- [Requirement]: Using the records below, find every line that includes "this" and copy it.

*** Begin section ***

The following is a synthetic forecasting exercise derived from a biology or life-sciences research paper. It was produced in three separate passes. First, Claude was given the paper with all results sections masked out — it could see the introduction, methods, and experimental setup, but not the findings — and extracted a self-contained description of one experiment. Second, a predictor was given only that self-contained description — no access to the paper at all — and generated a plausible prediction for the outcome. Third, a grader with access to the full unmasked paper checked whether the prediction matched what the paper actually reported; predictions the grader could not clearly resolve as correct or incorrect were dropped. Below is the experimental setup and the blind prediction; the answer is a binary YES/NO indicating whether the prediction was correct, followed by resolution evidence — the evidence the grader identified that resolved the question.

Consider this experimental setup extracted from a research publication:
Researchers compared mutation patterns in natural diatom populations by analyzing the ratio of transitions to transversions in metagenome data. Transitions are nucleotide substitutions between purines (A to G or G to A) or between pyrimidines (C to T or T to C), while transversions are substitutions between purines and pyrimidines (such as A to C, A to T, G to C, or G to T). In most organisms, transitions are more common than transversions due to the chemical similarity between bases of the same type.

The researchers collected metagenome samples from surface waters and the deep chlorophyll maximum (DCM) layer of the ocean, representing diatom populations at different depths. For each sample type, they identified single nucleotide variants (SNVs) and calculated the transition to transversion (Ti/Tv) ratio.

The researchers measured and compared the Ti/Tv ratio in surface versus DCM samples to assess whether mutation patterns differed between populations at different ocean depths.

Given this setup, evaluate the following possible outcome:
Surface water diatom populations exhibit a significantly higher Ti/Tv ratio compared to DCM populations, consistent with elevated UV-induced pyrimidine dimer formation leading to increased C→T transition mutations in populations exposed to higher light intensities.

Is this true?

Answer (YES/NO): NO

*** End section ***

- [Completed task]:
Consider this experimental setup extracted from a research publication:
Given this setup, evaluate the following possible outcome:
Is this true?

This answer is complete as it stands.